Diyarbakır, büyüyen nüfusuyla birlikte araç sayısında da ciddi bir artış yaşamış durumda. Ne yazık ki bu artışa paralel olarak trafik denetimleri ve kurallara uyum konusunda bir iyileşme gözlemlenmiyor. Özellikle şehir içi ulaşım yapan minibüs ve dolmuşlar, sık sık trafik kurallarını hiçe sayarak yolcu alıp indirmeye devam ediyor. Duraklar dışında, hatta kırmızı ışıkta bile yolcu alıyorlar. Bu tür davranışlar, sadece trafiği aksatmakla kalmıyor, aynı zamanda büyük bir tehlike oluşturuyor.

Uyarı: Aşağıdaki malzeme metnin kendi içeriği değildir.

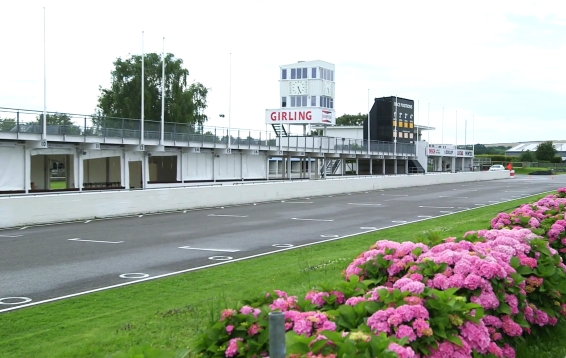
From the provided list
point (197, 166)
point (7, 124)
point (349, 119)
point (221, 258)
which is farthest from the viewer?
point (349, 119)

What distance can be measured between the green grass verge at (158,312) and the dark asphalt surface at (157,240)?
1.07 metres

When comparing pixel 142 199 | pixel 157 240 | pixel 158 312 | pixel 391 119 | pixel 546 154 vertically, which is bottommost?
pixel 157 240

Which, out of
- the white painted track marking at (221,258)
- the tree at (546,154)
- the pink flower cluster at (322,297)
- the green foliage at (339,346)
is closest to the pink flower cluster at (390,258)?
the pink flower cluster at (322,297)

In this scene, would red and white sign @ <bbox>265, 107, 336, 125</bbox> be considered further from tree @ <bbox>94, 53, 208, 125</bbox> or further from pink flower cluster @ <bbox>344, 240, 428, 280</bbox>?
pink flower cluster @ <bbox>344, 240, 428, 280</bbox>

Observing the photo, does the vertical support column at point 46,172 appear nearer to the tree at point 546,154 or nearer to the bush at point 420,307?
the bush at point 420,307

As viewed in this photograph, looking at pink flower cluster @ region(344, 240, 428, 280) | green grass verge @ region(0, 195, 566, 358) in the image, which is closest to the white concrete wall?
green grass verge @ region(0, 195, 566, 358)

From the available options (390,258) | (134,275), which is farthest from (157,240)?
(390,258)

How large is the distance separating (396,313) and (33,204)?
65.0 ft

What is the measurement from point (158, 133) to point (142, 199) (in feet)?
54.0

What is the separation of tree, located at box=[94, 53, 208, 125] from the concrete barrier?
134 ft

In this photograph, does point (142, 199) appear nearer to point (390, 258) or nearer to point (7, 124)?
point (7, 124)

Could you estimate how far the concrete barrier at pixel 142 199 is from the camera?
2141 centimetres

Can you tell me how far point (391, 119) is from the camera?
79.9m

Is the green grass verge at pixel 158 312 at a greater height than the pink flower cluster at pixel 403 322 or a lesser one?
lesser
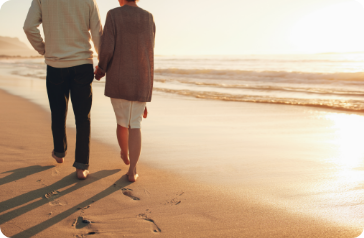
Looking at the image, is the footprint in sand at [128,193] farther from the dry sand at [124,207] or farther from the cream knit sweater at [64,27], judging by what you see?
the cream knit sweater at [64,27]

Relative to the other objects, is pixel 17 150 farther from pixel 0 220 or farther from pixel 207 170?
pixel 207 170

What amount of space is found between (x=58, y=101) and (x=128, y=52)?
84cm

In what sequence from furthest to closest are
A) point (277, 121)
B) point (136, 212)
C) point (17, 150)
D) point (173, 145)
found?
point (277, 121)
point (173, 145)
point (17, 150)
point (136, 212)

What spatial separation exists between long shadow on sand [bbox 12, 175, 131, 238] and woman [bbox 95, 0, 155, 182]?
522 mm

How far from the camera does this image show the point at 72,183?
2.66 m

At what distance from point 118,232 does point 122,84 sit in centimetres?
122

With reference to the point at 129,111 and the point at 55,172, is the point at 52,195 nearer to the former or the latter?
the point at 55,172

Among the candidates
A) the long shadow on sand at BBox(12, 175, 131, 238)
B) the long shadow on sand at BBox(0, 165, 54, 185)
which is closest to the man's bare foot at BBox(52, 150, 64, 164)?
the long shadow on sand at BBox(0, 165, 54, 185)

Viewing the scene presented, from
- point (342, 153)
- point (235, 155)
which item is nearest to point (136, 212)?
point (235, 155)

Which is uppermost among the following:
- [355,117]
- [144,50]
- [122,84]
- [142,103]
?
[144,50]

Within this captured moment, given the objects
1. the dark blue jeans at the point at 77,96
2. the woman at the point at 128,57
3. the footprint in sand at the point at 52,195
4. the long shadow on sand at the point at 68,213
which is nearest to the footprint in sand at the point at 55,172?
the dark blue jeans at the point at 77,96

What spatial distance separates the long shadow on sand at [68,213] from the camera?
6.23 ft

Bir yolcu, araçlara binmek ya da inmek için aniden yola adım atabiliyor. Bu tür davranışlar, diğer araçların ani fren yapmasına, kaza risklerinin artmasına neden oluyor. Özellikle yoğun saatlerde, trafikteki diğer sürücüler hızlarını azaltmak zorunda kalıyor, bu da zincirleme kazalara davetiye çıkarıyor. Kırmızı ışıkta yolcu almak, araçların önüne tehlikeli bir şekilde geçmek, yaya güvenliğini de hiçe saymak demek oluyor.

Trafik kazalarının azaltılması için sadece araç sayısının kontrol altına alınması yeterli değil. Şehirdeki araç sürücülerinin bilinçlendirilmesi, trafik kurallarına uyumlarının sağlanması ve denetimlerin arttırılması büyük önem taşıyor. Trafik polislerinin sadece hız denetimi yapması, trafiğin güvenli bir şekilde işlemesini sağlamaya yetmiyor. Sürücülerin ve yolcuların eğitimli olması, yolda daha dikkatli olmaları için gerekli. Ancak, denetim eksiklikleri nedeniyle araç sahipleri trafik kurallarını ihmal edebiliyor ve bu da kazaların artmasına yol açıyor.